I get this impression from the MPAC website where they state, "Title to separately owned properties may in law “merge in title” and become one property for property assessment purposes when two or more abutting properties come under a single ownership. This may occur even if there is no Application to Consolidate Parcels registered at the land registry office. "

It sounds to me like this is for the convenience of the Municipality in assessing and collecting taxes.
 

·
Registered
Joined
·
130 Posts
Discussion Starter #27
Well I got the reply from my lawyer.

“With respect to placing the property ‘in trust’, unfortunately, that is no longer a possibility in the Land Titles System (ie. electronic system). It used to be common to put properties ‘in trust’ in the passed in the old Registry System (ie. paper system) however, the new system does not allow for deeds to be registered ‘in trust’. Furthermore, holding title in trust for another does not avoid the merger. Many lawyers are divided on this aspect of holding properties in trust however, the courts have since determined that it does not avoid the merging of parcels.”

Time to talk to Mom and Dad
 

·
Registered
Joined
·
2,815 Posts
I'd just fire the lawyer for this particular transaction. Get a new lawyer, don't tell them you own the place next door, and buy as per normal.

Leave it to the registry or city to figure out you own both, and then take it upon themselves to apply some crazy merger to their records (what would they even do? re-address and change the legal description of the property??)

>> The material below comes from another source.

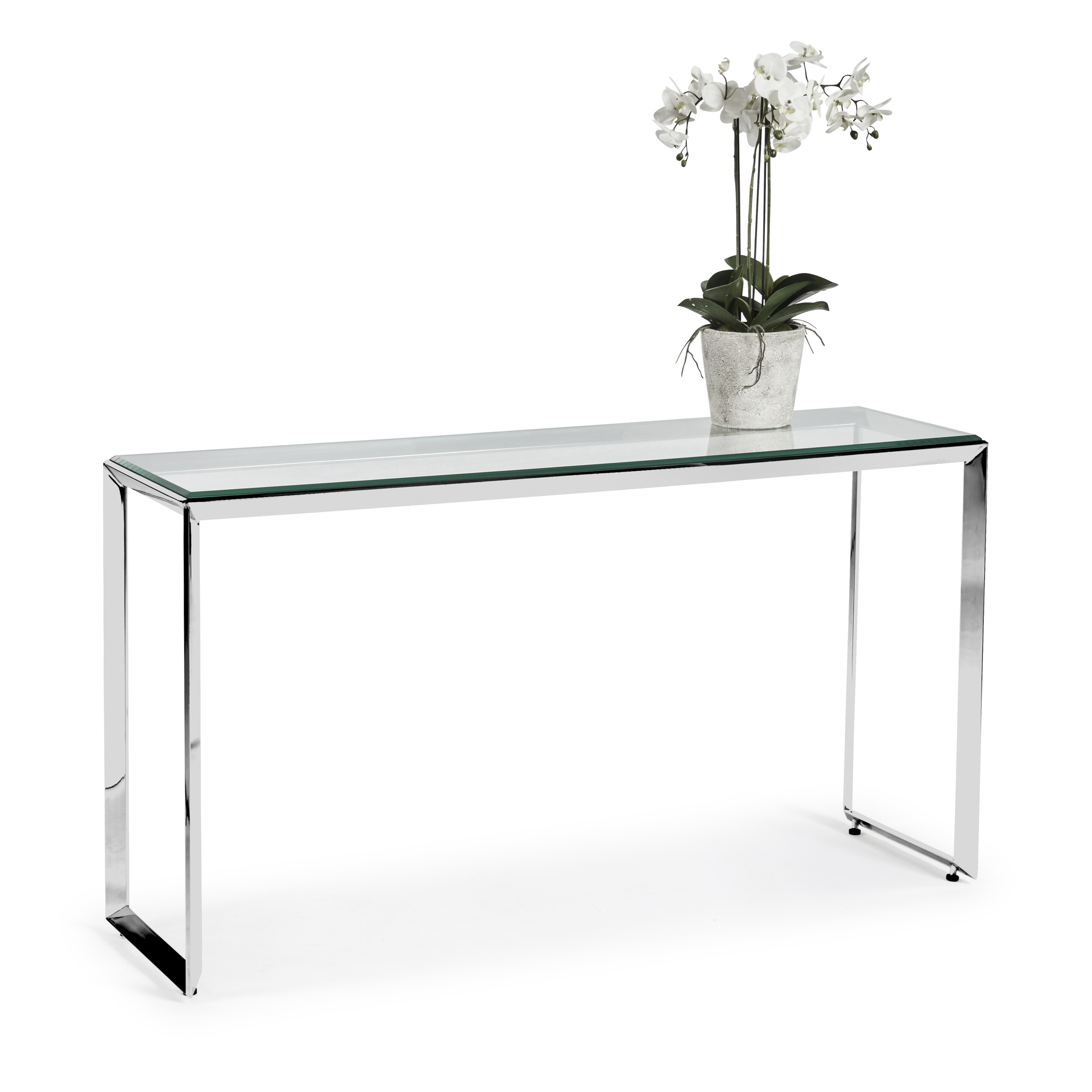 Small Glass Console Table With Polished Stainless Steel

Seems highly unlikely it would ever be detected, and even if it was, worse case scenario is you have to spend a few thousand on the severance process a decade from now. Instead of a few thousand on some crazy ownership scheme at the present that probably isn't even necessary...

Either that - Or buy some different unit that's a 30 second walk down the street.
 

·
Registered
Joined
·
6,897 Posts
I agree, a good lawyer should know how to get around this issue rather easily. A bad lawyer leaves you alone in a legal nightmare to try and figure it out for yourself. This has to be a fairly common situation with a workaround already figured out because most normal people would never want it done.
 

·
Registered
Joined
·
3,127 Posts
From the MPAC webpage (Ontario property assessment provider):
Mergers of Title
Title to separately owned properties may in law “merge in title” and become one property for property assessment purposes when two or more abutting properties come under a single ownership. This may occur even if there is no Application to Consolidate Parcels registered at the land registry office.

Interesting PDF discussing the legal issues around this:

And another webpage along the same lines:

Bizarre and interesting stuff.
 

·
Registered
Joined
·
130 Posts
Discussion Starter #31
Thanks Spudd, I read both links. Unfortunately no magic bullet to AVOID the stupid merger. I'm currently in negotiation with a property with the same disposition. My appetite for these types of transactions is starting to sour.